Study material:
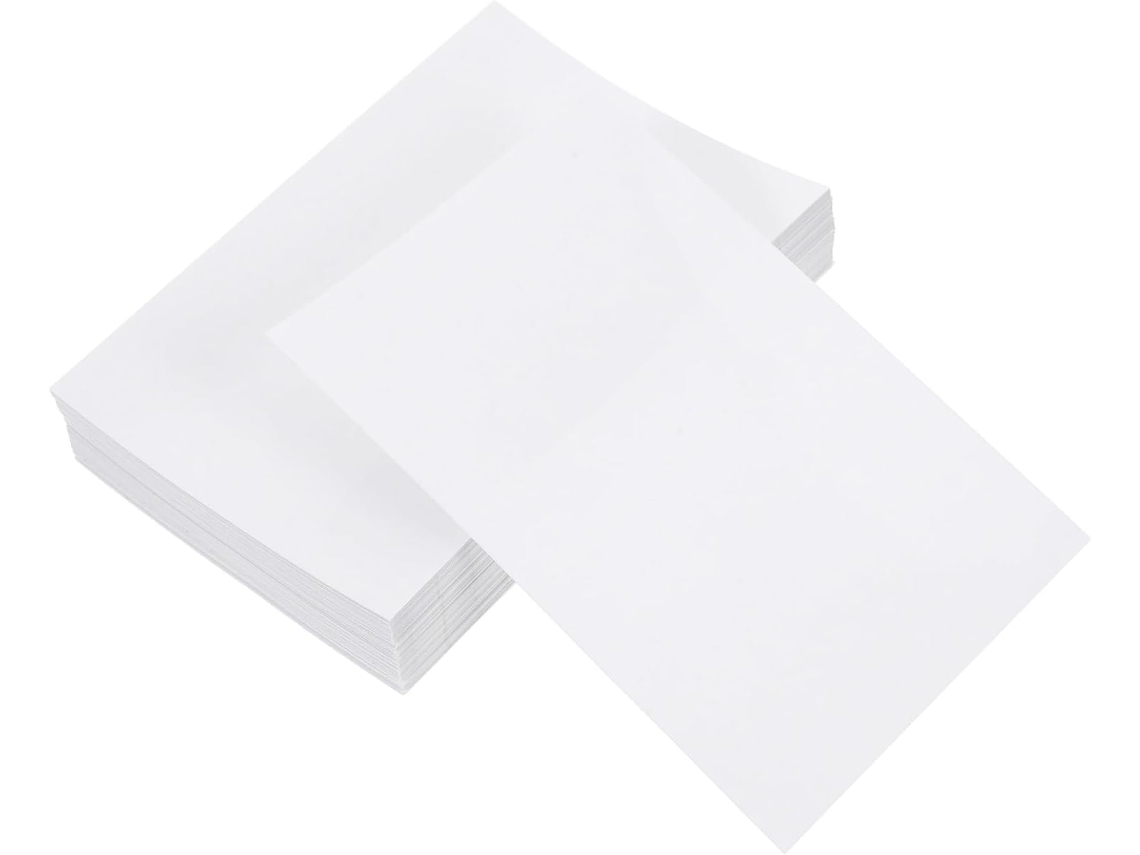 Vaguelly 100 Folhas De Plastificação Autoadesivas Pvc Transparentes Para Fotos E Documentos Em Bureau Ou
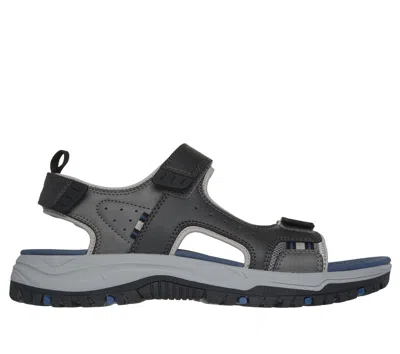 Skechers Men's Relaxed Fit: Prewitt - Rigdon Sandals In Gray
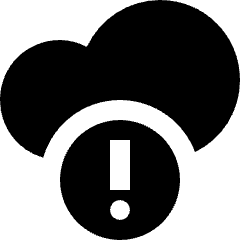 Cloud Warning Error Icon from Nova Solid Set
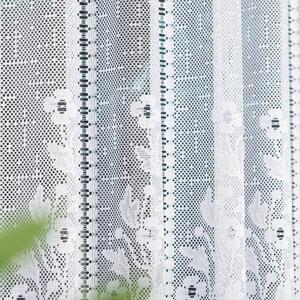 Dekorační metrážová vitrážová záclona EMILA bílá výška 90 cm MyBestHome
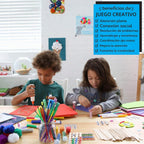 Made By Me Ultimate - Caja de manualidades, actividades de arte y manualidades, juego de 1000 piezas, estuche de almacenamiento, ideal para artes y manualidades preescolares, proyectos para adultos y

Work request:
Please copy every line of text in these entries word for word, leaving the pictures out.

Task solution:
 Vaguelly 100 Folhas De Plastificação Autoadesivas Pvc Transparentes Para Fotos E Documentos Em Bureau Ou
 Skechers Men's Relaxed Fit: Prewitt - Rigdon Sandals In Gray
 Cloud Warning Error Icon from Nova Solid Set
 Dekorační metrážová vitrážová záclona EMILA bílá výška 90 cm MyBestHome
 Made By Me Ultimate - Caja de manualidades, actividades de arte y manualidades, juego de 1000 piezas, estuche de almacenamiento, ideal para artes y manualidades preescolares, proyectos para adultos y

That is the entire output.